Impaired Firing and Cell-Specific Compensation in Neurons Lacking Nav1.6 Sodium Channels

Abstract

The ability of neurons to fire precise patterns of action potentials is critical for encoding inputs and efficiently driving target neurons. At the axon initial segment and nodes of Ranvier, where nerve impulses are generated and propagated, a high density of Na_v1.2 sodium channels is developmentally replaced by Na_v1.6 channels. In retinal ganglion cells (GCs), this isoform switch coincides with the developmental transition from single spikes to repetitive firing. Also, Na_v1.6 channels are required for repetitive spiking in cerebellar Purkinje neurons.

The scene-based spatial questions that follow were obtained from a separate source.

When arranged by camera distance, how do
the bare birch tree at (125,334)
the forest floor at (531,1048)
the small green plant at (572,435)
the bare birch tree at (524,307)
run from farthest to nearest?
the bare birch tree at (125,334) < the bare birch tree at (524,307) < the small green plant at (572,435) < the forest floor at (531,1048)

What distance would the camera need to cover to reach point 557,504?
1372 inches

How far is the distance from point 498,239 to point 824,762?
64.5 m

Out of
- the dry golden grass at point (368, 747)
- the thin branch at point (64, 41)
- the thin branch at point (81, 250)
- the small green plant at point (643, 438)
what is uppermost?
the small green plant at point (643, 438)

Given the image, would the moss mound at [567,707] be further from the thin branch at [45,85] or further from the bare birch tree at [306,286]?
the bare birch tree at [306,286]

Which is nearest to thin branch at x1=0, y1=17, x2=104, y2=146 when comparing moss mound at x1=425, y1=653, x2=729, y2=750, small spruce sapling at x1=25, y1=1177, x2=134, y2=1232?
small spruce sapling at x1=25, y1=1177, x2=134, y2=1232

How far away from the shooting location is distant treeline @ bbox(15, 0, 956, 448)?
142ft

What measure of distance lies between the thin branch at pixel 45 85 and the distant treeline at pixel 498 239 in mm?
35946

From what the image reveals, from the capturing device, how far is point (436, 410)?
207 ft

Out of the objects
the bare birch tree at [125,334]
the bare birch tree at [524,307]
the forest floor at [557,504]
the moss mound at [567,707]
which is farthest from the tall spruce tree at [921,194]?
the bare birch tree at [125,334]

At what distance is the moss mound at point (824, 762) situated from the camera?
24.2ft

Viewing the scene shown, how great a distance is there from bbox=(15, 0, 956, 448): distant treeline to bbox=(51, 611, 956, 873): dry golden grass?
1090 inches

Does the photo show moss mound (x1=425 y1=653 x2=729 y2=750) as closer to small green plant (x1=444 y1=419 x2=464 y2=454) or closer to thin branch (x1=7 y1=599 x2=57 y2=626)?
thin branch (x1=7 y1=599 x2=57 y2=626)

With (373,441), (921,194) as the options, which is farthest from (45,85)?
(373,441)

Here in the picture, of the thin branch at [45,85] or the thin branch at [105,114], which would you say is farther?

These previous observations suggest that the developmental appearance of Na_v1.6 underlies the transition to repetitive spiking in GCs. To test this possibility, we recorded from GCs of med (Na_v1.6-null) and wild-type mice during postnatal development. By postnatal day 18, when the switch to Na_v1.6 at GC initial segments is normally complete, the maximal sustained and instantaneous firing rates were lower in med than in wild-type GCs, demonstrating that Na_v1.6 channels are necessary to attain physiologically relevant firing frequencies in GCs. However, the firing impairment was milder than that reported previously in med Purkinje neurons, which prompted us to look for differences in compensatory sodium channel expression. Both Na_v1.2 and Na_v1.1 channels accumulated at initial segments and nodes of med GCs, sites normally occupied by Na_v1.6. In med Purkinje cells, only Na_v1.1 channels were found at initial segments, whereas in other brain regions, only Na_v1.2 was detected at med initial segments and nodes. Thus, compensatory mechanisms in channel isoform distribution are cell specific, which likely results in different firing properties.